*** Opening Passage for review ***

Instead of selling electrons or kilowatts, Gévry said, utilities should sell bundled services, which might include services utilities haven't considered before, services enabled by smart meters and smart home technology, like home security, for example, or monitoring the elderly.

"We think that utilities need to become energy services companies that can provide multiple sources of energy, including renewables, including the batteries and PVs and everything else that will help them not lose the customer. Serve the customer as they know best how to serve the customer, and then deploy much more services," Gévry said. "This requires new business models."

Roger Woodworth agrees, after studying developments in the industry for the last five years as the chief strategy officer for Spokane-based Avista Utilities.

"It’s very likely to be true that our future is more distributed and more integrated. That doesn’t displace the central service, the central grid, but the idea of the new technologies that are coming, for the whole to be stronger those new technologies have to be integrated in some way," he said.

Utilities will also have opportunities to leverage data collected by smart meters and sensors to learn more about their customers and discover new services.

"When you think about the supply chain for utilities, whether gas or electric, we have influence over almost every aspect of the supply chain, but the one we have the least influence over, the least understanding of, is the customer. Yet technology is equipping the customer to do more things to influence the system. A more relational or power personalized system is in our future, and that could make it very different, depending on how things unfold."

By offering bundled services, Woodworth said, utilities can not only prevent upstarts and newcomers from stepping in to provide new services, but also from splitting services off that utilities have traditionally provided.

*** Closing Passage for review ***
*** Opening Recorded information ***

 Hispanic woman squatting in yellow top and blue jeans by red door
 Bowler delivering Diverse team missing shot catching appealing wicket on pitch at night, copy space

*** Closing Recorded information ***

**Problem to work on:**
Say whether each statement below agrees with the passage on utility business models, answering yes or no and quoting the deciding words of the passage.
1. Woodworth says the new technologies will take the place of the central grid.
2. Woodworth has been the chief strategy officer of an Avista Utilities based in Spokane.
3. Gévry says utilities should keep selling kilowatts as their main product.

**Written answer:**
1. No: "That doesn’t displace the central service, the central grid"
2. Yes: "as the chief strategy officer for Spokane-based Avista Utilities"
3. No: "Instead of selling electrons or kilowatts, Gévry said, utilities should sell bundled services"